In the entries below, the word "States" appears on some lines. Copy each of those lines.

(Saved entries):
○ ○ ○ ○ ○

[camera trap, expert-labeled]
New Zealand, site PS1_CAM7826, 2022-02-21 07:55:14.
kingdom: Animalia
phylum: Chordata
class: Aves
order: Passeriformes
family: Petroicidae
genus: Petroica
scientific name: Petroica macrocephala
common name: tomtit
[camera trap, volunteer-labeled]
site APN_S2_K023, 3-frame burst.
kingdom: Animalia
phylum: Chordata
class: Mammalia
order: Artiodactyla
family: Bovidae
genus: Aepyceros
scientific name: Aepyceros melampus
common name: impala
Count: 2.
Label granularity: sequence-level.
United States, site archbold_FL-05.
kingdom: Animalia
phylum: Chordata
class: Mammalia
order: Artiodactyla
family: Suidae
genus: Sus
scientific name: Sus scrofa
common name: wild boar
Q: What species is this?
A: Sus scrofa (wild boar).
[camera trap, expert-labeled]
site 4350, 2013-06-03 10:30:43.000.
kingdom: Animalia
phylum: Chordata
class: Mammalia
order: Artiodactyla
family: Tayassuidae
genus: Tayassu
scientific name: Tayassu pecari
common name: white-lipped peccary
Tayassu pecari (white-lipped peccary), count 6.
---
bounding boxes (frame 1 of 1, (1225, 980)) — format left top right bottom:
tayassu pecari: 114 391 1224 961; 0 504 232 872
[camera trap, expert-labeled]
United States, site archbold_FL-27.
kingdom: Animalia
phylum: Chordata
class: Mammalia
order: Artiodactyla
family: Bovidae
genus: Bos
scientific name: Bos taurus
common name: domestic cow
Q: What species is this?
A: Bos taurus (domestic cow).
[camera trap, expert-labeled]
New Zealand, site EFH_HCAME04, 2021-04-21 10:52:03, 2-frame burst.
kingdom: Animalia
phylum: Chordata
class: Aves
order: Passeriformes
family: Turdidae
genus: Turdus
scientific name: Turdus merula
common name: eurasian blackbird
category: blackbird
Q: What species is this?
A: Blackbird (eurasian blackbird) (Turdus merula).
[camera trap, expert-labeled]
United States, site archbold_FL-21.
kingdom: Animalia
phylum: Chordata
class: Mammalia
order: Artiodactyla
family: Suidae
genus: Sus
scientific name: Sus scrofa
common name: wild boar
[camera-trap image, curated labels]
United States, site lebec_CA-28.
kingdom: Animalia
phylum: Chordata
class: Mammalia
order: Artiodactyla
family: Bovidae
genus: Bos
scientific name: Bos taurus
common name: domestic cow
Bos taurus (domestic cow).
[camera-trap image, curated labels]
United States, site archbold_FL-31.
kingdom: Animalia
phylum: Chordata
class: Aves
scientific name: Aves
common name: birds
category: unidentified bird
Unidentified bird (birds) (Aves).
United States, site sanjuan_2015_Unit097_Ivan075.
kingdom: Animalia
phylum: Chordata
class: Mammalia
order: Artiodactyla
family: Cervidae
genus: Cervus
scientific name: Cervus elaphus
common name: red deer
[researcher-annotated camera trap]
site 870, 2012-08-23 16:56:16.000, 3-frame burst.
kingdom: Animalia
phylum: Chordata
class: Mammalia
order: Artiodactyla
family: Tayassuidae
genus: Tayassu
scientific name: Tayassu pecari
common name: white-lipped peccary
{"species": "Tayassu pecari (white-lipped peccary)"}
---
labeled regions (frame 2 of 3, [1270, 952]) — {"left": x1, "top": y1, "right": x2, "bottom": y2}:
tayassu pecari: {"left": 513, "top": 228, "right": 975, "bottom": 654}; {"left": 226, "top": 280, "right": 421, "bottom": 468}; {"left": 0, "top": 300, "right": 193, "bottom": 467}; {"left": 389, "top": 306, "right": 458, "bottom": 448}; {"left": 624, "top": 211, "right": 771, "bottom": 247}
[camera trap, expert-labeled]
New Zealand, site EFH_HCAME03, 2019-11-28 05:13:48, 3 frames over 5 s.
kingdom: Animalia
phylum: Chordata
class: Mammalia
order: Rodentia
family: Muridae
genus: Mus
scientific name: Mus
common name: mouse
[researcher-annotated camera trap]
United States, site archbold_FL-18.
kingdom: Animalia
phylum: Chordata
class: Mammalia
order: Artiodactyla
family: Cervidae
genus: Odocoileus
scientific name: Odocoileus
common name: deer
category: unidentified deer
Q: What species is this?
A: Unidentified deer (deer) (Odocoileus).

○ ○ ○ ○ ○

(Finished task):
United States, site archbold_FL-05.
United States, site archbold_FL-27.
United States, site archbold_FL-21.
United States, site lebec_CA-28.
United States, site archbold_FL-31.
United States, site sanjuan_2015_Unit097_Ivan075.
United States, site archbold_FL-18.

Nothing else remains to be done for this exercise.